I became severely disabled with Fibromyalgia and rapid onset Rheumatoid Arthritis back in 2004, and was virtually housebound for some time. I have experienced a degree of social recovery in recent years - initially through sharing my own creative writing, narrative and poetry in the area of healthcare. This has led to collaborative work as a service user and health researcher, working alongside local NHS staff at all levels to develop a Recovery focused approach to service provision. I have also been engaged in mentoring and supporting people using mental health services to develop and publish their own creative work and personal narrative.

It was through my own experience of mental health problems and a period of therapy in my early thirties, that I first became aware of the importance of poetry and creative arts as a powerful aid to healing.
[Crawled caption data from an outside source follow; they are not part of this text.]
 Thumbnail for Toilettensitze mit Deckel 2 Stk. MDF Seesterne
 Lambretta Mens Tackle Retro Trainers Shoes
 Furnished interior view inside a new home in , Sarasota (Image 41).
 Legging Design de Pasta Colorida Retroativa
In the early stages of therapy I began writing spontaneous poems and personal reflections. My poems have continued to 'arrive' ever since. For the last thirty years or more I have been writing and performing my poetry to large and small groups all over Britain and abroad. 

I am currently involved as a service user researcher/consultant and project team member, with the 'Creative Practice as Mutual Recovery' research project, based mainly in Birmingham. I have also become a Fellow of The Institute of Mental Health in Nottingham.
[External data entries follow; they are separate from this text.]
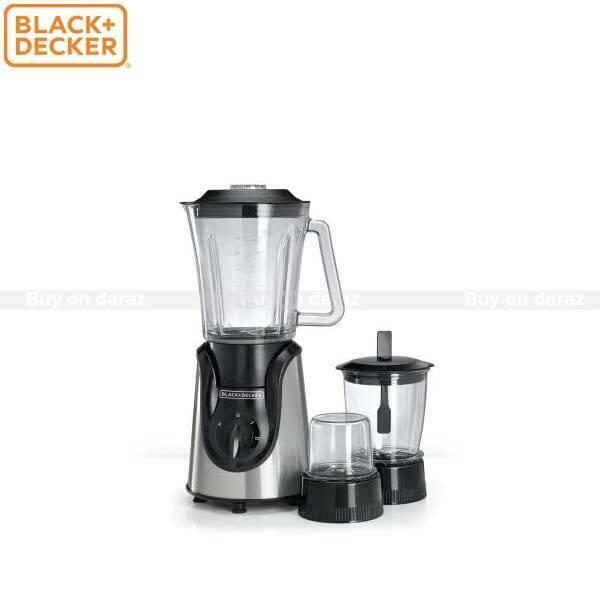Black+Decker 600W Blender With Grinder And Mincer Chopper - BX600G-B5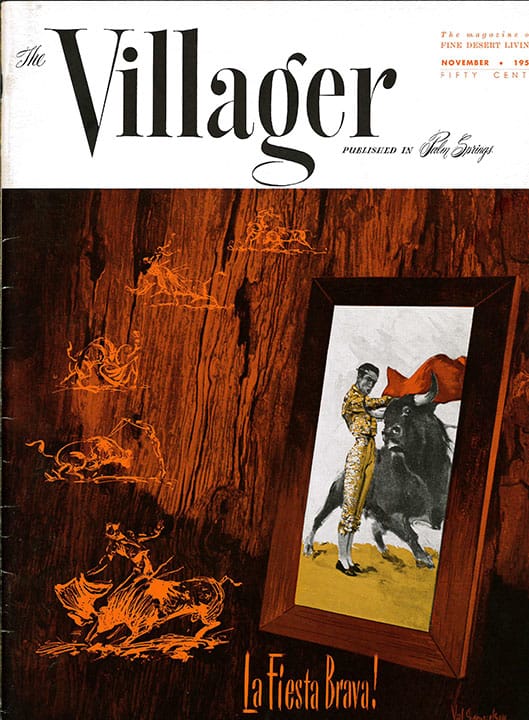 Palm Springs Villager - November 1957 - Cover Poster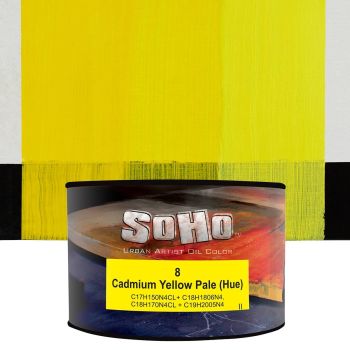 SoHo Artist Oil Color Cadmium Yellow Pale Hue 430ml Can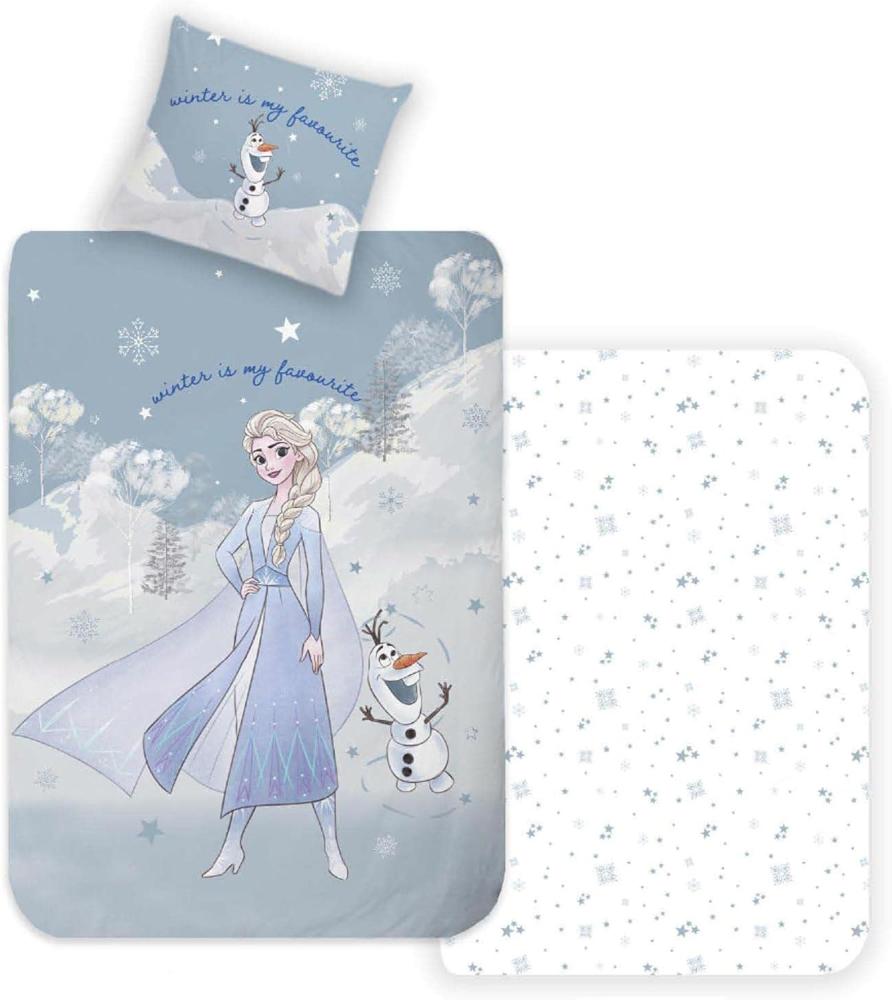 Wendebettwäsche Disney Home Frozen Kinder Wendebettwäsche Set, Disney, 2 teilig, Mit Reißverschluss, 100% Baumwolle Bild 1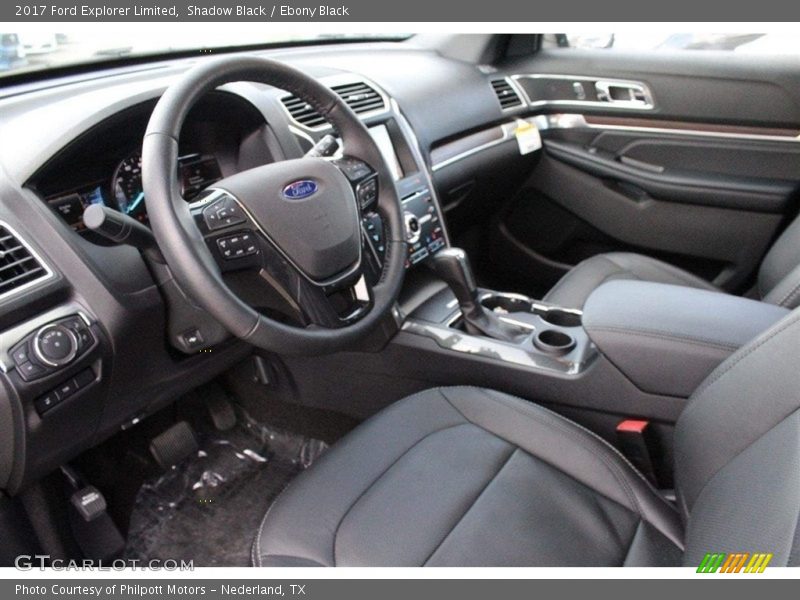 Shadow Black / Ebony Black 2017 Ford Explorer Limited
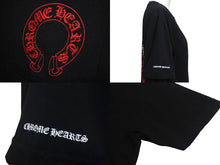 Load image into Gallery viewer, 極美品 Chrome Hearts クロムハーツ セメタリー ホースシュー Tシャツ ブラック コットン100％ 中古 4c069327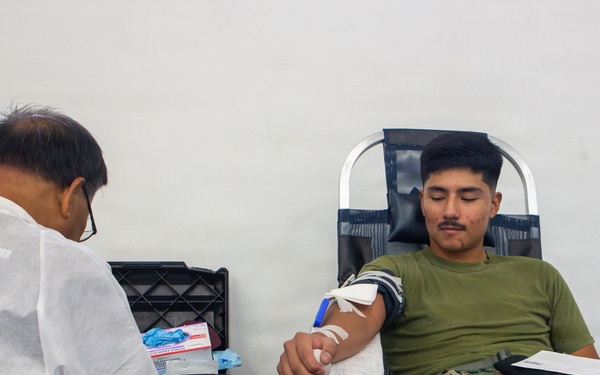 Camp Blaz hosts its first blood drive of 2026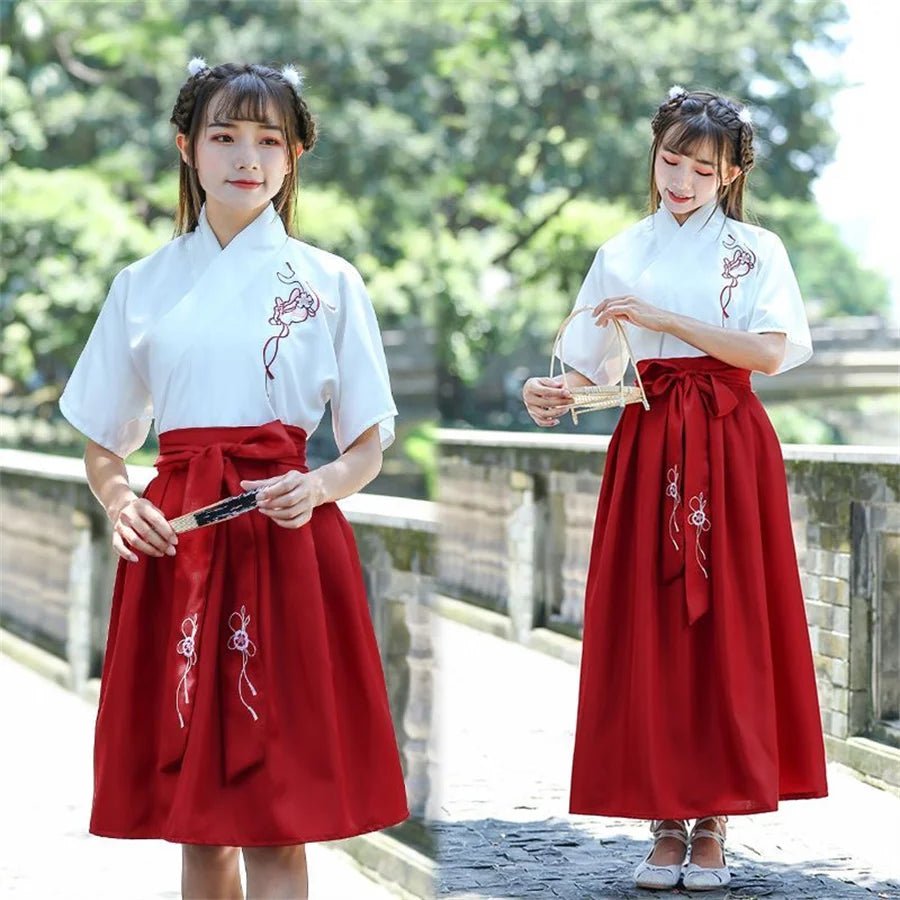 Kimono japonais avec jupe pour femmes - Tresors asiatiques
I am a member of the College of Medicine and The Complementary and Alternative Medicine Birmingham Research Alliance (CAMBRA), based at Birmingham University. 
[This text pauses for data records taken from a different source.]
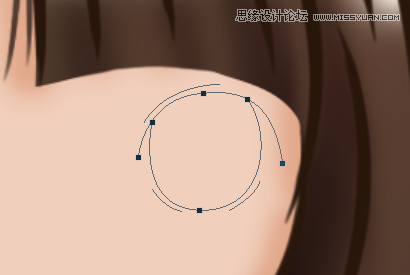 Photoshop把真人照片转成可爱的Q版漫画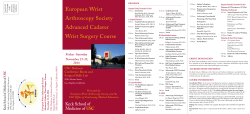 European Wrist Arthroscopy Society Advanced Cadaver Wrist Surgery Course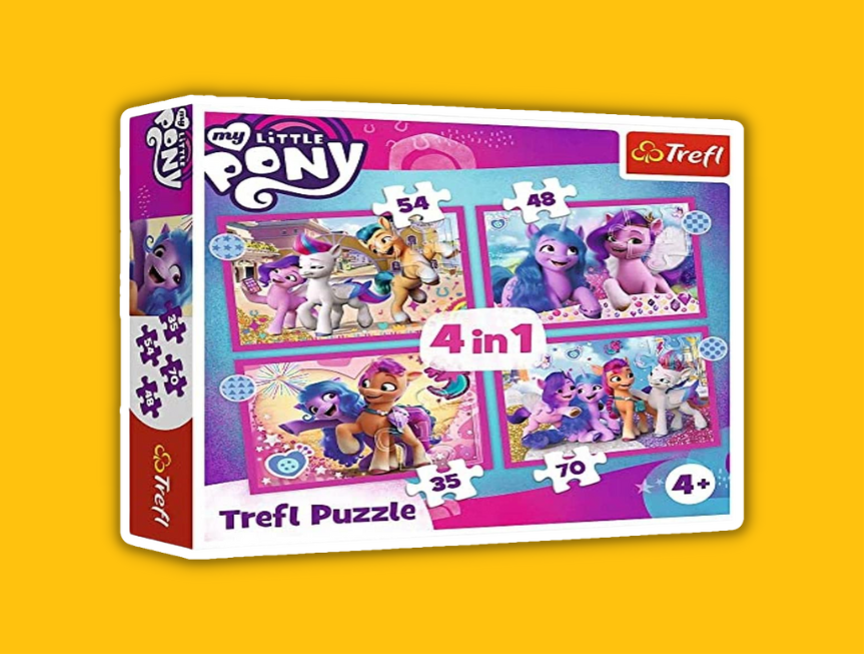 24 My Little Pony A New Generation Set of 4 Jigsaw Puzzles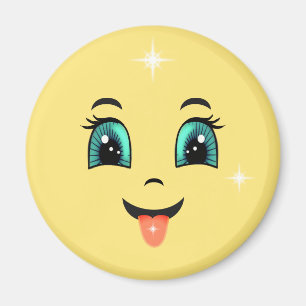 Aimant Emoji visage heureux mignon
My particular interest and involvement with Recovery focused initiatives within Health and Care Worcester NHS Trust (HACW) has included co-editing and presentation of the original Recovery Vision and Pledge document to the Board of Directors and gaining of their approval to implement Recovery based training and practices across the whole of the Service. I was also involved with the initial design and development of the 'Big Recovery' website and newsletter. The HACW 'Big Recovery' project is part of wider National developments with Implementing Recovery and Organisational Change (ImROC).

As current HACW Resources sub group lead and as a poet and narrative practitioner, I have a particular interest in developing the Creative Reflections area of the Recovery website. This includes Art, Poetry, Recovery narratives and Digital stories from service users and carers. The website also invites contributions from Health Staff, in a true spirit of 'mutual recovery.' I still co-edit the Recovery Newsletter, which contains news and updates on developments with Recovery Education College, Staff and Peer support training and ImROC, as well as art, poetry and narrative contributions from service users, carers and staff

As a member of Suresearch, a Birmingham University based network of mental health service users and their allies in Research and Education, I have become involved with several different research projects. These include 'Creative Practice as Mutual Recovery' and another research project exploring the effects of current mental health service provision on people's sense of Self and identity. 

As someone living with a long term disabling illness, it is great for me now to be working alongside so many creative individuals and finding that we can all help each other along the way. Whether this is towards full physical and mental recovery and training or employment - or 'social recovery' and learning to live creatively with ongoing health problems, there is real value in our work.